Realistic Post-seismic deformation in a spherically symmetric Maxwell Earth

The realistic post-seismic deformation in a spherically symmetric earth is obtained for the first time. The calculation is done by the new algorithm which makes it possible to consider the self-gravitation, the compressibility, and a continuously varying structure of the Earth without any approximations. This makes a remarkable contrast to the previous methods which have neglected such effects for the intrinsic numerical difficulties. The essential point of the new algorithm is to evaluate numerically the Laplace integration without taking the sum of the innumerable poles. Using this method, a complete set of the Green's function is shown; time variations of displacement, gravity, geoid height at the surface for a strike-slip, dip-slip, horizontal and vertical tensile point dislocation.

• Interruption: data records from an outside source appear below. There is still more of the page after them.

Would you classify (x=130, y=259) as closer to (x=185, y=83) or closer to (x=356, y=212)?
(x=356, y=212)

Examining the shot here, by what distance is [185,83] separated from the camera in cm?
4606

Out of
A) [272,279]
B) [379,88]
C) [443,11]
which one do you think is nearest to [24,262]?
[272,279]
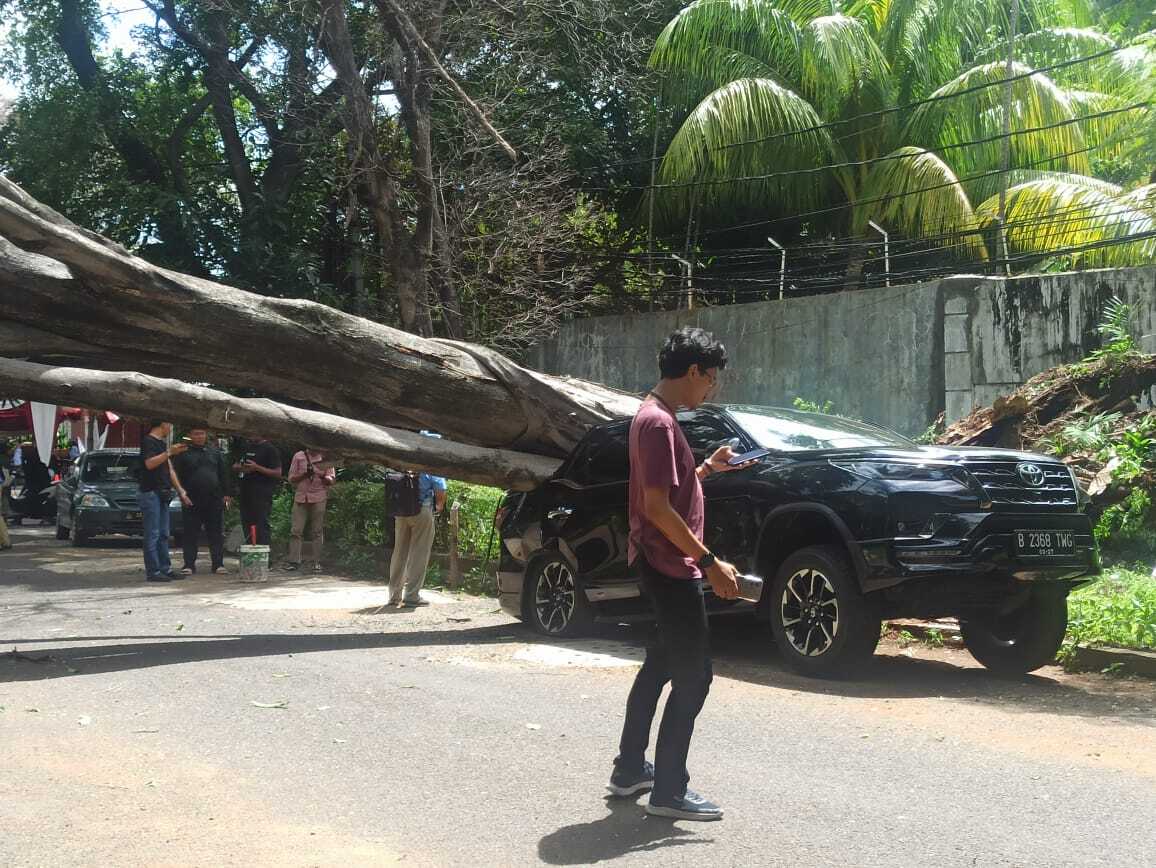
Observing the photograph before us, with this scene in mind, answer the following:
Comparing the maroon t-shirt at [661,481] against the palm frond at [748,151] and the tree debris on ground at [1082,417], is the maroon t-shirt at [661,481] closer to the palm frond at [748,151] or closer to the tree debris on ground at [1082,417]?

As an earth model, we employ the 1066A model and the standard viscosity profiles. The result shows a diverse spatial pattern due to a viscous structure or a source depth. The considerations on the result suggests that what determines those patterns is mainly the thickness of the lithosphere and a relative location of the source. Of particularly interested is that the near filed deformation is mostly prevented by the lithosphere. This makes the post-seismic deformation be distinctive in an epicentral distance of a few hundreds km. This indicates that a post-seismic gravity change is possibly detected by the satellite mission because the wavelength exceeds 100 km, which strongly encourages us to observe it to infer the viscosity under the lithosphere.